I had some work in an exhibition that accompanied the latest TECHNE student congress. I used the opportunity for an experiment. As part of my research, I have been finding new ways to engage with mathematical texts and consider the various structures present therein–to deconstruct them, more or less.

 

In this example, I took a paper and cut out any sections that seemed surprisingly emotive or less precise than usual. Reflecting on what this produced, I had the feeling that many of these were pragmatic, or instances of the authors appealing to relevant contextual knowledge that a reader might be expected to hold about the discipline or the values and expectations shared therein. From another perspective, it resulted in some rather curious poetry.

 

I felt it might be interesting to empower a group of non-mathematicians to similarly experiment with a section of a paper, to shift things so that it might not only be perceived as something in an unknown code that is therefore entirely distant and inaccessible, but as something with its roots in other traditions of writing and sharing that could therefore be approached from this perspective.

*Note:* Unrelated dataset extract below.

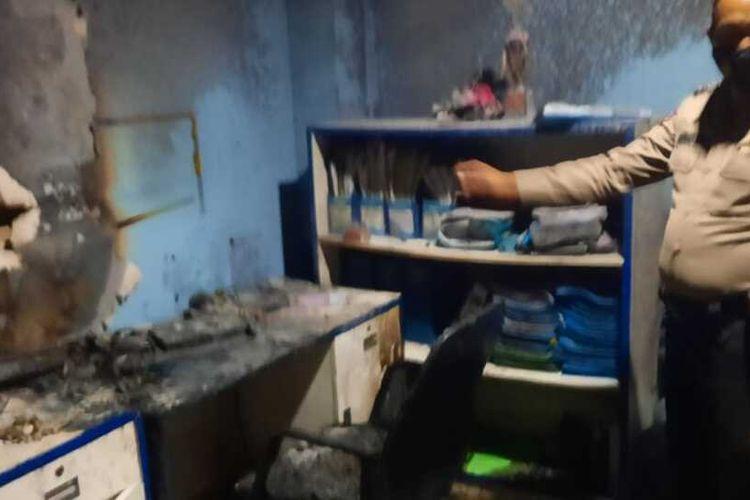 Sejumlah petugas damkar berhasil memadamkan api di rumah sakit sentra medika Cibinong Kabupaten Bogor Jawa Barat pada Rabu (27/1/2021).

The results were interesting.

 

Several small poems showed up, tucked into corners of the board. The visual fascination with notation was in evidence, slices made that zoomed through some particular expression. The most popular approach though was to work with the physical form of the paper and its properties, something that even as a sculptor I had actually tended to forget. Content had, thus far, been winning out over form. Slices were looped into rollercoasters, folded to make sharp edges, twisted and abused to make tortured three-dimensional structures that stood up proud. A sheet that had long slices in it to cut out particular parts became an armadillo, rounded and fat. It is easy to forget that this material, which we have processed so much to make it serve as a quiet, transparent, neat and flat medium, doing all it can not to interfere with the ideas it is a vehicle for, has a physicality that can be built with.

What I’d like to do next is to try the same experiment with a group of mathematicians. My initial prediction is that they will be more inclined to engage with the written content, to organise according to similarity or function, but perhaps I will be wrong. It may be that just asking ‘what can you do with this?’ is enough to turn a sheet of paper back into a sheet of paper.